## EXPLORE THE MATERIAL
(a) Return the passage of the Graphite discussion starting with "Yes exactly. cc: @merrill" and going on through "button for myself.", copied verbatim.
(b) In the Graphite discussion, what value does the script give for its @name field?
(c) Extend the Graphite discussion past its final line, the comment about running on an interval.

[[ PROVIDED TEXT, beginning ]]

Yes exactly. cc: @merrill & @Xiulung Choy on this feedback
b
If someone is giving Graphite a try and they feel trapped and can’t easily get back to Github, they’re more likely to give up on it entirely. This has happened on my team at least once.
❤️ 1
b
This happens to me all the time. I got fed up enough and created a TamperMonkey script to create a go back to GitHub button for myself.
Here’s the quick and dirty TamperMonkey script I created in case anyone else gets value out of it:
Copy code
// ==UserScript==
// @name         Graphite Github Button
// @namespace    <https://zoya.finance>
// @version      1.0
// @description  Create a nav link to open Github PR from Graphite
// @author       Bilal Quadri
// @match        <https://app.graphite.dev/*>
// @icon         <https://www.google.com/s2/favicons?sz=64&domain=graphite.dev>
// @grant        none
// ==/UserScript==

(function() {
  'use strict';

  const navBarSelector = '.pull-request-title-bar'
  const githubButtonId = 'tampermonkey-github-button'

  const displayLink = () => {
    if (document.getElementById(githubButtonId)) {
      return
    }
    const navBar = document.querySelector(navBarSelector)
    if (!navBar) {
      return
    }
    const [, owner, repo, prNumber] = window.location.href.match(/\/github\/pr\/(.+)\/(.+)\/([0-9]+).*/)
    const githubLink = `<https://github.com/${owner}/${repo}/pull/${prNumber}>`

    const githubButton = document.createElement('div')
    githubButton.innerHTML = `
      <a class="buttons__button" id="${githubButtonId}" href="${githubLink}">
        <svg xmlns="<http://www.w3.org/2000/svg>" fill="#ffffff" width="24" height="24" viewBox="0 0 24 24">
          <path d="M12 0c-6.626 0-12 5.373-12 12 0 5.302 3.438 9.8 8.207 11.387.599.111.793-.261.793-.577v-2.234c-3.338.726-4.033-1.416-4.033-1.416-.546-1.387-1.333-1.756-1.333-1.756-1.089-.745.083-.729.083-.729 1.205.084 1.839 1.237 1.839 1.237 1.07 1.834 2.807 1.304 3.492.997.107-.775.418-1.305.762-1.604-2.665-.305-5.467-1.334-5.467-5.931 0-1.311.469-2.381 1.236-3.221-.124-.303-.535-1.524.117-3.176 0 0 1.008-.322 3.301 1.23.957-.266 1.983-.399 3.003-.404 1.02.005 2.047.138 3.006.404 2.291-1.552 3.297-1.23 3.297-1.23.653 1.653.242 2.874.118 3.176.77.84 1.235 1.911 1.235 3.221 0 4.609-2.807 5.624-5.479 5.921.43.372.823 1.102.823 2.222v3.293c0 .319.192.694.801.576 4.765-1.589 8.199-6.086 8.199-11.386 0-6.627-5.373-12-12-12z"/>
        </svg>
      </a>
    `
    navBar.insertBefore(githubButton, navBar.lastChild)
  }

  // Run on interval in case React re-rendering removes it for some reason.

[[ PROVIDED TEXT, end ]]
[[ DATA EXCERPTS, beginning ]]

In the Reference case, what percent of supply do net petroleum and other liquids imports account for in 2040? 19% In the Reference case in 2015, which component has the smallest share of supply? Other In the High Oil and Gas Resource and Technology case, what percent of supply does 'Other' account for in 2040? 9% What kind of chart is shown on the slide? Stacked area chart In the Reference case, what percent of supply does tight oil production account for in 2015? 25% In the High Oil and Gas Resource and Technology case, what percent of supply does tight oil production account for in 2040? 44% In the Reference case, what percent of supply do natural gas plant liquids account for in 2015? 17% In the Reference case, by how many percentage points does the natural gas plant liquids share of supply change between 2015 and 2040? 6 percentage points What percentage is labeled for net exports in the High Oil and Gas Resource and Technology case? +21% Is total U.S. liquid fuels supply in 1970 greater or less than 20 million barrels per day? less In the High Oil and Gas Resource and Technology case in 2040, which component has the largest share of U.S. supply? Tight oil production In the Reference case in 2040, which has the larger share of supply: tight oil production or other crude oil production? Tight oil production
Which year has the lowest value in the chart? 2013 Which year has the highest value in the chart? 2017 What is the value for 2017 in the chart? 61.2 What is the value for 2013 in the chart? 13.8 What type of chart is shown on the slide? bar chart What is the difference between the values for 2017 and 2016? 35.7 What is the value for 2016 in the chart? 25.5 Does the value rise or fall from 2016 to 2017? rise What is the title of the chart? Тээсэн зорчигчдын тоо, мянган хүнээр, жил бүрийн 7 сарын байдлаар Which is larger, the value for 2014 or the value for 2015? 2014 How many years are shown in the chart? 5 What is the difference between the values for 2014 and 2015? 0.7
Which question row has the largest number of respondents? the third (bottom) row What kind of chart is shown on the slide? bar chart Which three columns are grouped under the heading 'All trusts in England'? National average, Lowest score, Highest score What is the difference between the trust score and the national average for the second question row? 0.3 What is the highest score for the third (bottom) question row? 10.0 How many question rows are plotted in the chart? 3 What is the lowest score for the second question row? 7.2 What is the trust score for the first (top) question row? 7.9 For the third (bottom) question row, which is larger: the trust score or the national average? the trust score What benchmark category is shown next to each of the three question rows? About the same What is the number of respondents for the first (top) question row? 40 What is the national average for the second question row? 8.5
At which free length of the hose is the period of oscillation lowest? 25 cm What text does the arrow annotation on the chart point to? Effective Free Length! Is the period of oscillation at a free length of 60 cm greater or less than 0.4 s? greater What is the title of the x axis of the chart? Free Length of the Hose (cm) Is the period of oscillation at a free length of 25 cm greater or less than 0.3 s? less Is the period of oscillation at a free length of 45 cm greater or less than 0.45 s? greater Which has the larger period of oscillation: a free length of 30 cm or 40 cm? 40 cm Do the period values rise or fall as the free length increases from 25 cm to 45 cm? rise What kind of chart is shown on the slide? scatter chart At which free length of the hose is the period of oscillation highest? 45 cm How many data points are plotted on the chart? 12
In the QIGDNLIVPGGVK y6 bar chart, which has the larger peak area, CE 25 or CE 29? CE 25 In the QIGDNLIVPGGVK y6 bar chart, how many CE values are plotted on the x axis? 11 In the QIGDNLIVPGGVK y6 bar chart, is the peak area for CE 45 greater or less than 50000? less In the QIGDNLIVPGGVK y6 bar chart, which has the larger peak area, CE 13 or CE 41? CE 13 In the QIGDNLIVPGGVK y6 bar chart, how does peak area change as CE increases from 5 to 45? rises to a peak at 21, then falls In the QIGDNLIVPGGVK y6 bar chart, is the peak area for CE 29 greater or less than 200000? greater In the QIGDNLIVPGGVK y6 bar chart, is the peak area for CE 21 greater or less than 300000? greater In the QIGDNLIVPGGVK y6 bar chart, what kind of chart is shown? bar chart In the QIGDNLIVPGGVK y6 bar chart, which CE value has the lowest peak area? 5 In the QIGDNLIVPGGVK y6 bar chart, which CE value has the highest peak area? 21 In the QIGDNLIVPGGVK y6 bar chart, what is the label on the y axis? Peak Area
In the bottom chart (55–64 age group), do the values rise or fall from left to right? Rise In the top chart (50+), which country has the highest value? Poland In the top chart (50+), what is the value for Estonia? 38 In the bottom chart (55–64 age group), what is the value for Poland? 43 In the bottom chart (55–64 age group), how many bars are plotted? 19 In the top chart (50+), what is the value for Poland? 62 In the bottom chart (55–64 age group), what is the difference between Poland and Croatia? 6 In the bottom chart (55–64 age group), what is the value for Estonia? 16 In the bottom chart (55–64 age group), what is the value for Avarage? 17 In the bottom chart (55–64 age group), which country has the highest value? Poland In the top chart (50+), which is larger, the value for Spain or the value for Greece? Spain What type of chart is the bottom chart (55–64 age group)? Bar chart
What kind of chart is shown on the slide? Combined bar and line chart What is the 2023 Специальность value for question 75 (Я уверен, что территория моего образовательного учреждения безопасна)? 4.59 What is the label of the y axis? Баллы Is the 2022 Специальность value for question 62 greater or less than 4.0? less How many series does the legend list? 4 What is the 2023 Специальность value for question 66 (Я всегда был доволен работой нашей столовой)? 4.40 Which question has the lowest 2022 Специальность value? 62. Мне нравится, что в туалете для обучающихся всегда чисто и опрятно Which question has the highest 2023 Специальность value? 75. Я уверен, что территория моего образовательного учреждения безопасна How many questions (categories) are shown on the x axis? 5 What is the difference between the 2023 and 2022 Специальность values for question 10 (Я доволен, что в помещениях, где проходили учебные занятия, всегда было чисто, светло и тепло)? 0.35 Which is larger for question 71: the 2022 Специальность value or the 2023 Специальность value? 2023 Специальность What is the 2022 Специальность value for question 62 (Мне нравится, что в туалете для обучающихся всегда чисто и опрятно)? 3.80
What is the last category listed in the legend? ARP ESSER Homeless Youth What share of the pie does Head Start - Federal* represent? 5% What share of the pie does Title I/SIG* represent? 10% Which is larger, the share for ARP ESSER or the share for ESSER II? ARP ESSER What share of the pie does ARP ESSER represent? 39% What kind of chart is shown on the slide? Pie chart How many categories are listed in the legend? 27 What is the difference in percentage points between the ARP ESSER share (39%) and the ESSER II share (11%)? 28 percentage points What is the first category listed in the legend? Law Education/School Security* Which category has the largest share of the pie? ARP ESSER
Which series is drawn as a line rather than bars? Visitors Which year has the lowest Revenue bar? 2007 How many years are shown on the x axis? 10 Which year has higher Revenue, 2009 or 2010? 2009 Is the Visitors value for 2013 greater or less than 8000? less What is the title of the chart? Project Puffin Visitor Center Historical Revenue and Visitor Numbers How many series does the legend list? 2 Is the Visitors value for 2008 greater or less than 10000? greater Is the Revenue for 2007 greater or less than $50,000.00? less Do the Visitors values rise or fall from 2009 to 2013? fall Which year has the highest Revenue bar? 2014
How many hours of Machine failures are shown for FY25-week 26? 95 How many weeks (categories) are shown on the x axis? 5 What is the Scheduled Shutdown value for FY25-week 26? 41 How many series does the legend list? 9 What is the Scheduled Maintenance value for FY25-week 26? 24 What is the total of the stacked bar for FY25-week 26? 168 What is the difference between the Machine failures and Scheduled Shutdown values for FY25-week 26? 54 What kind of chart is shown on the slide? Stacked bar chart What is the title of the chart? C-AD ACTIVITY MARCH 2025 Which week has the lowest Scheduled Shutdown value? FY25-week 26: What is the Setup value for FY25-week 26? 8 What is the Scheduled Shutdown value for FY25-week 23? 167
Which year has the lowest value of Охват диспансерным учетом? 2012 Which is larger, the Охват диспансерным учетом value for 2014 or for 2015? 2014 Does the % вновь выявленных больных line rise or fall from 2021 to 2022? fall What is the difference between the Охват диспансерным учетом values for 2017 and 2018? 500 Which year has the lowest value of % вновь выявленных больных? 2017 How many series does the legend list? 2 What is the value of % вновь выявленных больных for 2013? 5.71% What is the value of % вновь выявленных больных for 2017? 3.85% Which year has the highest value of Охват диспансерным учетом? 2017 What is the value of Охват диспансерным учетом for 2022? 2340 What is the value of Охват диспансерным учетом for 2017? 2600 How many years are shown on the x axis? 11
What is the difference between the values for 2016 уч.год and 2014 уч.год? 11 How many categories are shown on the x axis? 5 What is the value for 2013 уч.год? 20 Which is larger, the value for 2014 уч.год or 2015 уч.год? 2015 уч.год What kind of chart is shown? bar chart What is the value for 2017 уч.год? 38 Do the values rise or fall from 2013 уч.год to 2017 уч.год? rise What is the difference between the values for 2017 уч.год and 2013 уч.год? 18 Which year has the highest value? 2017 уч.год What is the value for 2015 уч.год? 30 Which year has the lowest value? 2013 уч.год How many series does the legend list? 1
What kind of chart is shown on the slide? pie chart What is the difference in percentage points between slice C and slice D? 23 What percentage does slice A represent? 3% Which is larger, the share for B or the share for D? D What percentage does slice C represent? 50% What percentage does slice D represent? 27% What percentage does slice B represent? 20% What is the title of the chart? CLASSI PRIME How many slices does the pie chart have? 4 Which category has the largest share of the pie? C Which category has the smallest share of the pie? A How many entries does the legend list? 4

[[ DATA EXCERPTS, end ]]

## ANSWERS GIVEN
(a)
Yes exactly. cc: @merrill & @Xiulung Choy on this feedback
b
If someone is giving Graphite a try and they feel trapped and can’t easily get back to Github, they’re more likely to give up on it entirely. This has happened on my team at least once.
❤️ 1
b
This happens to me all the time. I got fed up enough and created a TamperMonkey script to create a go back to GitHub button for myself.

(b) Graphite Github Button

(c)
  // Doesn't seem to be an issue right now, but no need to risk it.
  setInterval(displayLink, 1000)
})();
b
Thanks @Bilal Quadri! Though I’d urge the Graphite team to reconsider this request. It’s the people we’re trying to woo from Github that matter. Graphite is so much better than Github at this point ❤️ -- y’all don’t have to introduce friction to convince users to stay.
4
g
Adding onto this - until the Graphite UI displays all of the information from the Github UI (or ideally a superset of it), I think it's necessary to have a "Go to Github" button. For example, I regularly need to check GitHub to see if I'm a code owner, which isn't shown in Graphite.
2
j
The lack of this feature is actually stopping me from using the graphite UI at all because its too hard to switch back and forth
a
FWIW, you should now be able to copy link to GitHub via the command bar, which should be easier than the multiple clicks it takes today.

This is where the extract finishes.